**Exercise aim**
Please reproduce the listing below word for word, keeping every line in its original order and form.

**Source records**
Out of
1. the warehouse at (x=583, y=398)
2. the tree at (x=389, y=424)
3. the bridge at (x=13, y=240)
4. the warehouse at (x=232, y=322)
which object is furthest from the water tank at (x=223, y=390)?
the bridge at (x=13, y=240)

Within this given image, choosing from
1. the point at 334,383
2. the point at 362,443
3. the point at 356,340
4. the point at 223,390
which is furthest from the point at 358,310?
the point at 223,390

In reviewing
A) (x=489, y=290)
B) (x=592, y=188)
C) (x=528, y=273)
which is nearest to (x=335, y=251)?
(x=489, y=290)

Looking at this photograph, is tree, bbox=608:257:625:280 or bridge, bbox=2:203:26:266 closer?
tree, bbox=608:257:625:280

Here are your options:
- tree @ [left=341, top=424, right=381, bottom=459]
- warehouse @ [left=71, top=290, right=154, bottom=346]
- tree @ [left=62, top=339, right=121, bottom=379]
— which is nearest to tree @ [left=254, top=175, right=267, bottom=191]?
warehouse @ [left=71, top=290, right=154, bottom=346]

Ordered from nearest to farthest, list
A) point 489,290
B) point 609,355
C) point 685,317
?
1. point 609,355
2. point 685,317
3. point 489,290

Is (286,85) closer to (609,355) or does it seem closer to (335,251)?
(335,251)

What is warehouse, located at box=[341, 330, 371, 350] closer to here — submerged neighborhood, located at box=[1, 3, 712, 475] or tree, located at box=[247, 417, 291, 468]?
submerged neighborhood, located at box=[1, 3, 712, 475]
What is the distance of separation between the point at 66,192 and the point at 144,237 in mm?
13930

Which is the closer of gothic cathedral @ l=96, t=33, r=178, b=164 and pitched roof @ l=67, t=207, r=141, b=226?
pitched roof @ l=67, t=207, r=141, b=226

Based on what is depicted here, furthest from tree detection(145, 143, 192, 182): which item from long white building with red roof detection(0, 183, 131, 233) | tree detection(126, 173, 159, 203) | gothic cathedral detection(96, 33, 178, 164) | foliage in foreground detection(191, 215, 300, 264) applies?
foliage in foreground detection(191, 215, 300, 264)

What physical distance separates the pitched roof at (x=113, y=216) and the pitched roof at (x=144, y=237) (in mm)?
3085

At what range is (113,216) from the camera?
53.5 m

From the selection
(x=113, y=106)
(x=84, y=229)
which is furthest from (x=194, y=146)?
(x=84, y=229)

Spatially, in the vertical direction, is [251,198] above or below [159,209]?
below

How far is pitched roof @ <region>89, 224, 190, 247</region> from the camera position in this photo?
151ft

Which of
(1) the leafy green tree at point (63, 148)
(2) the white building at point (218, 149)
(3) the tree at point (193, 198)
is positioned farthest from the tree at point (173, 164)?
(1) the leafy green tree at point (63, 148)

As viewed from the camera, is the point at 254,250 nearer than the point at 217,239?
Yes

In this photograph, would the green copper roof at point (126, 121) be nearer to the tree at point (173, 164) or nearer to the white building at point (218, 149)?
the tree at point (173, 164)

**Answer to the task**
Out of
1. the warehouse at (x=583, y=398)
2. the tree at (x=389, y=424)
3. the bridge at (x=13, y=240)
4. the warehouse at (x=232, y=322)
which object is furthest from the water tank at (x=223, y=390)?
the bridge at (x=13, y=240)

Within this given image, choosing from
1. the point at 334,383
2. the point at 362,443
3. the point at 356,340
4. the point at 223,390
which is furthest from the point at 358,310?
the point at 223,390

In reviewing
A) (x=489, y=290)
B) (x=592, y=188)
C) (x=528, y=273)
which is nearest to (x=335, y=251)?
(x=489, y=290)

Looking at this photograph, is tree, bbox=608:257:625:280 or bridge, bbox=2:203:26:266 closer?
tree, bbox=608:257:625:280

Here are your options:
- tree @ [left=341, top=424, right=381, bottom=459]
- warehouse @ [left=71, top=290, right=154, bottom=346]
- tree @ [left=62, top=339, right=121, bottom=379]
— which is nearest to tree @ [left=254, top=175, right=267, bottom=191]?
warehouse @ [left=71, top=290, right=154, bottom=346]

Ordered from nearest to farthest, list
A) point 489,290
B) point 609,355
C) point 685,317
?
1. point 609,355
2. point 685,317
3. point 489,290

Is (286,85) closer to (609,355) or does it seem closer to (335,251)?
(335,251)

What is warehouse, located at box=[341, 330, 371, 350] closer to here — submerged neighborhood, located at box=[1, 3, 712, 475] or tree, located at box=[247, 417, 291, 468]?
submerged neighborhood, located at box=[1, 3, 712, 475]
What is the distance of separation between the point at 66,192 and the point at 144,237 in mm?
13930

Which is the closer of gothic cathedral @ l=96, t=33, r=178, b=164 and pitched roof @ l=67, t=207, r=141, b=226?
pitched roof @ l=67, t=207, r=141, b=226

Based on what is depicted here, furthest from tree detection(145, 143, 192, 182): which item from long white building with red roof detection(0, 183, 131, 233) | tree detection(126, 173, 159, 203) | gothic cathedral detection(96, 33, 178, 164) | foliage in foreground detection(191, 215, 300, 264) applies?
foliage in foreground detection(191, 215, 300, 264)

What physical distance separates the pitched roof at (x=113, y=216) and the pitched roof at (x=144, y=237) (in mm)?
3085

At what range is (113,216) from the camera?
53.5 m

From the selection
(x=113, y=106)
(x=84, y=229)
which is furthest from (x=194, y=146)?
(x=84, y=229)

Spatially, in the vertical direction, is [251,198] above or below [159,209]?
below

How far is pitched roof @ <region>89, 224, 190, 247</region> from the camera position in this photo?
151ft

Which of
(1) the leafy green tree at point (63, 148)
(2) the white building at point (218, 149)
(3) the tree at point (193, 198)
is positioned farthest from the tree at point (173, 164)?
(1) the leafy green tree at point (63, 148)

As viewed from the camera, is the point at 254,250 nearer than the point at 217,239?
Yes

In this photograph, would the green copper roof at point (126, 121) be nearer to the tree at point (173, 164) or nearer to the white building at point (218, 149)?
the tree at point (173, 164)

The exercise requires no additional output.